▸ TEXTO PROPORCIONADO
¡Extínganse, pero ya!

Huevos de Pascua
Huevos de Pascua

Pasó la Pascua de Resurrección y hay que retornar a la rutina, con sus ingredientes habituales y cotidianos. Entes que no deberían resucitar jamás y que no acaban de desaparecer: ETA, la represión en Siria, la tiranía de Gadafi. ¿Por qué no se marchan para siempre? ¡Extínganse de una maldita vez! (hay que estar ciego, o loco, o ambas cosas, para no hacerlo). Por otra parte se topa uno con entes que reviven al calor electoral: el uso que el PP hace de la lucha contra el terrorismo, un material tan delicado que debería quedar fuera de la trifulca política, pero que los conservadores (encarnados en su sector más ultra) se empeñan en utilizar una y otra vez, una y otra vez, con tal de arañar unos votos. Con los muertos no se debe jugar.

▸ EXTRACTOS DE LÍNEAS
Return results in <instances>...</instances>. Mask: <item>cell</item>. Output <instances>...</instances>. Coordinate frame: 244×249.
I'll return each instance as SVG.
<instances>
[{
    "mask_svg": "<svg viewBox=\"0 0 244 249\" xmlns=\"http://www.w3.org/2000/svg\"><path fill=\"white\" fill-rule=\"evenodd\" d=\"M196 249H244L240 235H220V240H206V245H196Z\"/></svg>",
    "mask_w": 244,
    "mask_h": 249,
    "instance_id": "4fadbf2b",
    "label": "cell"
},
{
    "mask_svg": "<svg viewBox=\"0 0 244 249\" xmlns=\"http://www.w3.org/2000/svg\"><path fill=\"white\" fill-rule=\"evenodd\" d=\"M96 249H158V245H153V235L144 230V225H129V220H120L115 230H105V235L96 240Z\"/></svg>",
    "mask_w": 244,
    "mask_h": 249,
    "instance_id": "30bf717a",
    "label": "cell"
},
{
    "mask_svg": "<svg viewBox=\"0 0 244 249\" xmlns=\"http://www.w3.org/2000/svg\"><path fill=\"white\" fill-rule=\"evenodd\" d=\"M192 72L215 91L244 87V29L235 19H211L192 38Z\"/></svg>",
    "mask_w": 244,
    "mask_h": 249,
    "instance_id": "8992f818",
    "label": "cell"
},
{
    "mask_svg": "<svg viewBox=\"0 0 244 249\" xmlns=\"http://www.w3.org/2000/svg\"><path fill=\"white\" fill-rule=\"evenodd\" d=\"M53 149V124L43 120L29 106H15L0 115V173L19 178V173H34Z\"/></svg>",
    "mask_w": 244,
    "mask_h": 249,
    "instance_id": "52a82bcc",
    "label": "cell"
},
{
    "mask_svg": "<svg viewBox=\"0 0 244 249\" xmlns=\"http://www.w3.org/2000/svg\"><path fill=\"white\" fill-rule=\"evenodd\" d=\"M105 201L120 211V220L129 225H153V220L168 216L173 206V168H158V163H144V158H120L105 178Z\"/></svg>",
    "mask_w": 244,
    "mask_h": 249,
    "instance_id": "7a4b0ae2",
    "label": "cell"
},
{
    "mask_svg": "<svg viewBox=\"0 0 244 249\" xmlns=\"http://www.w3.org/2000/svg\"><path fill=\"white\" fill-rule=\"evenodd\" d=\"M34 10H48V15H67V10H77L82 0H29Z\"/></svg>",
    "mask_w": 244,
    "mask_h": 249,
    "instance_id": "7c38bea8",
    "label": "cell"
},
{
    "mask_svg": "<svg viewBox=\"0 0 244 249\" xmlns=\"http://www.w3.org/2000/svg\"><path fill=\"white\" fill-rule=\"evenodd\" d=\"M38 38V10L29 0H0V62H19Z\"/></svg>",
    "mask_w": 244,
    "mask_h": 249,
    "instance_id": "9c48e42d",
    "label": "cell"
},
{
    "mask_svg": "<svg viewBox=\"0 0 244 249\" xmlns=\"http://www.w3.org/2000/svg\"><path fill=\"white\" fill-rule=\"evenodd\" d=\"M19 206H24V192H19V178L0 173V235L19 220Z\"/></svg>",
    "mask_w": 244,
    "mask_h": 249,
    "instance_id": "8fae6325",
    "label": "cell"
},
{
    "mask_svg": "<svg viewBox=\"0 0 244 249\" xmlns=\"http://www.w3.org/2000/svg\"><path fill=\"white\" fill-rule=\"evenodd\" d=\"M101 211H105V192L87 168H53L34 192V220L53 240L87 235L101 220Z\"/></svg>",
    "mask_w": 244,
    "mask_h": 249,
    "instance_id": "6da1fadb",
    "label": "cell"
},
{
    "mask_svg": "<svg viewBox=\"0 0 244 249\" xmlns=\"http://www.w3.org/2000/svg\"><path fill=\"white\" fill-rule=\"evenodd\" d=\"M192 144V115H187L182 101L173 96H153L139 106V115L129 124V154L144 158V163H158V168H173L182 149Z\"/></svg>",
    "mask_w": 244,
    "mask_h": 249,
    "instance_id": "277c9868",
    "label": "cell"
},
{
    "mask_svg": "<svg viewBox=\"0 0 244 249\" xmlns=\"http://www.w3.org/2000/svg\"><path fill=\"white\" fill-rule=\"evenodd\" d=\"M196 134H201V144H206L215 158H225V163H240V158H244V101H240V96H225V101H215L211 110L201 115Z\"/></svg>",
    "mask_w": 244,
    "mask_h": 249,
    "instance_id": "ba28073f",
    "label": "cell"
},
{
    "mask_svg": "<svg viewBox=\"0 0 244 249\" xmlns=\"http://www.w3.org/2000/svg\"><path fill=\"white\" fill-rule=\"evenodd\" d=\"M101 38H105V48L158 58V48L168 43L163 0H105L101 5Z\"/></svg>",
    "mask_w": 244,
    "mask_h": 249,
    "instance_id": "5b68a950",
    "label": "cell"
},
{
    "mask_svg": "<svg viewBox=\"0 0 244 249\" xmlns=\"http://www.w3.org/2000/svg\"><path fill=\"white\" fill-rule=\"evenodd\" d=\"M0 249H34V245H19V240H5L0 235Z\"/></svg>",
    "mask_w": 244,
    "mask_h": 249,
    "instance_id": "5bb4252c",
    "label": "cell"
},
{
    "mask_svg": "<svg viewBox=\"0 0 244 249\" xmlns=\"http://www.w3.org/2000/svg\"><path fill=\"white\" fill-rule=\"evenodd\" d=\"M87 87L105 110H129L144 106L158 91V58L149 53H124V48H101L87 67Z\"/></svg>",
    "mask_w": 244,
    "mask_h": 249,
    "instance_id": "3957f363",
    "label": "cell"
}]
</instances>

▸ TAREA ASIGNADA A
Responda estas preguntas sobre el texto «¡Extínganse, pero ya!»:
(i) ¿Qué fiesta acaba de pasar?
(ii) ¿Qué tres entes se nombran como los que no acaban de desaparecer?
(iii) ¿Con qué fin usan los conservadores la lucha contra el terrorismo?
▸ TAREA ASIGNADA B
Imprima el fragmento del texto «¡Extínganse, pero ya!» que comienza con "Pasó la Pascua" y continúa hasta "se debe jugar.".

▸ RESPUESTA DEL EJERCICIO A
(i) La Pascua de Resurrección.
(ii) ETA, la represión en Siria y la tiranía de Gadafi.
(iii) Con tal de arañar unos votos.

▸ RESPUESTA DEL EJERCICIO B
Pasó la Pascua de Resurrección y hay que retornar a la rutina, con sus ingredientes habituales y cotidianos. Entes que no deberían resucitar jamás y que no acaban de desaparecer: ETA, la represión en Siria, la tiranía de Gadafi. ¿Por qué no se marchan para siempre? ¡Extínganse de una maldita vez! (hay que estar ciego, o loco, o ambas cosas, para no hacerlo). Por otra parte se topa uno con entes que reviven al calor electoral: el uso que el PP hace de la lucha contra el terrorismo, un material tan delicado que debería quedar fuera de la trifulca política, pero que los conservadores (encarnados en su sector más ultra) se empeñan en utilizar una y otra vez, una y otra vez, con tal de arañar unos votos. Con los muertos no se debe jugar.